50 percent - Occupational and social impairment with reduced reliability and productivity due to such symptoms as: flattened affect; circumstantial, circumlocutory, or stereotyped speech; panic attacks more than once a week; difficulty in understanding complex commands; impairment of short- and long-term memory (e.g., retention of only highly learned material, forgetting to complete tasks); impaired judgment; impaired abstract thinking; disturbances of motivation and mood; difficulty in establishing and maintaining effective work and social relationships.

70 percent - Occupational and social impairment, with deficiencies in most areas, such as work, school, family relations, judgment, thinking, or mood, due to such symptoms as: suicidal ideation; obsessional rituals which interfere with routine activities; speech intermittently illogical, obscure, or irrelevant; near continuous panic or depression affecting the ability to function independently, appropriately and effectively; impaired impulse control (such as unprovoked irritability with periods of violence); spatial disorientation; neglect of personal appearance and hygiene; difficulty in adapting to stressful circumstances (including work or a work like setting); inability to establish and maintain effective relationships).
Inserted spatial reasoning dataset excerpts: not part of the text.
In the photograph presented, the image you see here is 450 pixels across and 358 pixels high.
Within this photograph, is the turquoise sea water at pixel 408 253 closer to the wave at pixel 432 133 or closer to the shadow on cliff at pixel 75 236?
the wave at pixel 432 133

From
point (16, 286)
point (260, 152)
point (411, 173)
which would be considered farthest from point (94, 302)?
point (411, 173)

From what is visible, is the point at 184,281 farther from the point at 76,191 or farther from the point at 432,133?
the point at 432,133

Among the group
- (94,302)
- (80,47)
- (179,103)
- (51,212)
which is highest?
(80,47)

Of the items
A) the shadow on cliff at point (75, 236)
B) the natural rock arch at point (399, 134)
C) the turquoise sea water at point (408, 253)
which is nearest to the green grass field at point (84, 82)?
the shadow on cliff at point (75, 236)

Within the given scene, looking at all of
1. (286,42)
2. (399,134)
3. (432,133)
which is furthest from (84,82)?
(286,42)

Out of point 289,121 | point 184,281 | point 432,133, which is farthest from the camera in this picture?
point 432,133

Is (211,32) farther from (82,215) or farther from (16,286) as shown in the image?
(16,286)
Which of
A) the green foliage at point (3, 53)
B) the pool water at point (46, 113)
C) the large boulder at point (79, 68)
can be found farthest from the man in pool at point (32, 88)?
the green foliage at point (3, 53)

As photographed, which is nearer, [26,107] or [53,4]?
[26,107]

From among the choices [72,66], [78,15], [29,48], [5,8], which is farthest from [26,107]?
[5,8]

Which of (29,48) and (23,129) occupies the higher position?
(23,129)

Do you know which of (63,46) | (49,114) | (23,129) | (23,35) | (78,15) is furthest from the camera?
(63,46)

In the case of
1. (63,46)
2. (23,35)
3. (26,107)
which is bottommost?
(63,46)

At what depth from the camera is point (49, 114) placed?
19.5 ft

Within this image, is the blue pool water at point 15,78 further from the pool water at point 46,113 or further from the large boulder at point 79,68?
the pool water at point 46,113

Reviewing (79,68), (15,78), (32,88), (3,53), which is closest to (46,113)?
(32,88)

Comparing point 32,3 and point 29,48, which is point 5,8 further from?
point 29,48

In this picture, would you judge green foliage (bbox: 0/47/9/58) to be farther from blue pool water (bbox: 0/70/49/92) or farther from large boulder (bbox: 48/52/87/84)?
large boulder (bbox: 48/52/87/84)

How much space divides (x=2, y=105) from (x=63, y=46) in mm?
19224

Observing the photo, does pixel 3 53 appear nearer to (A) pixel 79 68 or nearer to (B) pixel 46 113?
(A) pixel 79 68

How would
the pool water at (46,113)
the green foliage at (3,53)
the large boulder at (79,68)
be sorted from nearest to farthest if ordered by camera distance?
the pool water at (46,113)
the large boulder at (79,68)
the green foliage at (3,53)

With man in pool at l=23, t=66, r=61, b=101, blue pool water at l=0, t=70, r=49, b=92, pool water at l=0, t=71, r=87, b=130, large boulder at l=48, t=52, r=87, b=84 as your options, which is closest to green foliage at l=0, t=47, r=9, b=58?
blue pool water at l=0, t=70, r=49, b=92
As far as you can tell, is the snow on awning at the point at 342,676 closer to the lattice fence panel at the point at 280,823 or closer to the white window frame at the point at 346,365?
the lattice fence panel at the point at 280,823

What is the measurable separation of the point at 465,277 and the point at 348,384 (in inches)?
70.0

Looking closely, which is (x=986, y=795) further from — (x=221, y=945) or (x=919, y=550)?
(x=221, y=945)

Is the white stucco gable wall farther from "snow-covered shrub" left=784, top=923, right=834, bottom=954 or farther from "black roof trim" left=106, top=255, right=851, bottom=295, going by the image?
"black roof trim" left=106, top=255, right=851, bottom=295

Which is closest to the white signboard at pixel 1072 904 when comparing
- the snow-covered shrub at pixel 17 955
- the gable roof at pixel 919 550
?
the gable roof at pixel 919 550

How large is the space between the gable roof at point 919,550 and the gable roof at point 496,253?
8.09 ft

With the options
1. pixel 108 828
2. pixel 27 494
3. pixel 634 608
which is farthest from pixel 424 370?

100 percent rating (the maximum scheduler rating) - Total occupational and social impairment, due to such symptoms as: gross impairment in thought processes or communication; persistent delusions or hallucinations; grossly inappropriate behavior; persistent danger of hurting self or others; intermittent inability to perform activities of daily living (including maintenance of minimal personal hygiene); disorientation to time or place; memory loss for names of close relatives, own occupation or own name.

38 C.F.R. § 4.130, Diagnostic Code 9411 (2016).

When evaluating a mental disorder, the rating agency shall consider the frequency, severity, and duration of psychiatric symptoms, length of remissions, and the Veteran's capacity for adjustment during periods of remission. 38 C.F.R. § 4.126(a).  The rating agency shall assign a rating based on all the evidence of record that bears on occupational and social impairment rather than solely on the examiner's assessment of the level of disability at the moment of the examination. Id.  However, when evaluating the level of disability from a mental disorder, the rating agency will consider the extent of social impairment, but shall not assign a rating solely on the basis of social impairment. 38 C.F.R. § 4.126(b).

One factor which may be considered is the Global Assessment of Functioning (GAF) score, which is a scale reflecting the "psychological, social, and occupational functioning in a hypothetical continuum of mental health-illness." Carpenter v. Brown, 8 Vet. App. 240, 242 (1995) (citing Diagnostic and Statistical Manual of Mental Disorders, Fourth Edition (DSM-IV)); see also Richard v. Brown, 9 Vet. App. 266 (1996); Carpenter v. Brown, 8 Vet. App. 240, 242 (1995). GAF scores ranging from 61 to 70 reflect some mild symptoms (e.g., depressed mood and mild insomnia) or some difficulty in social, occupational, or school functioning (e.g., occasional truancy, or theft within the household), but generally functioning pretty well, and having some meaningful interpersonal relationships.  A score of 51 to 60 indicates moderate symptoms (e.g , flat affect and circumstantial speech, occasional panic attacks) or moderate difficulty in social, occupational, or school functioning (e.g., few friends, conflicts with peer or coworkers). A GAF score of 41 to 50 indicates serious symptoms and serious impairment in social, occupational, or school functioning (e.g., no friends, unable to keep job), while a GAF score of 31 to 40 indicates major impairment in several areas, such as work or school, family relations, judgment, thinking, or mood (e.g., depressed, avoids friends, neglects family, and is unable to work).  See DSM-IV. 

Factual Background

The Board has reviewed all of the evidence in the Veteran's claims file, with an emphasis on the evidence pertinent to the issue on appeal. Although the Board has an obligation to provide reasons and bases supporting this decision, there is no need to discuss, in detail, the extensive evidence of record. Indeed, the Federal Circuit has held that the Board must review the entire record, but does not have to discuss each piece of evidence. Gonzalez v. West, 218 F.3d 1378, 1380-81 (Fed. Cir. 2000).  Therefore, the Board will summarize the relevant evidence where appropriate, and the Board's analysis below will focus specifically on what the evidence shows, or fails to show, as to the claim.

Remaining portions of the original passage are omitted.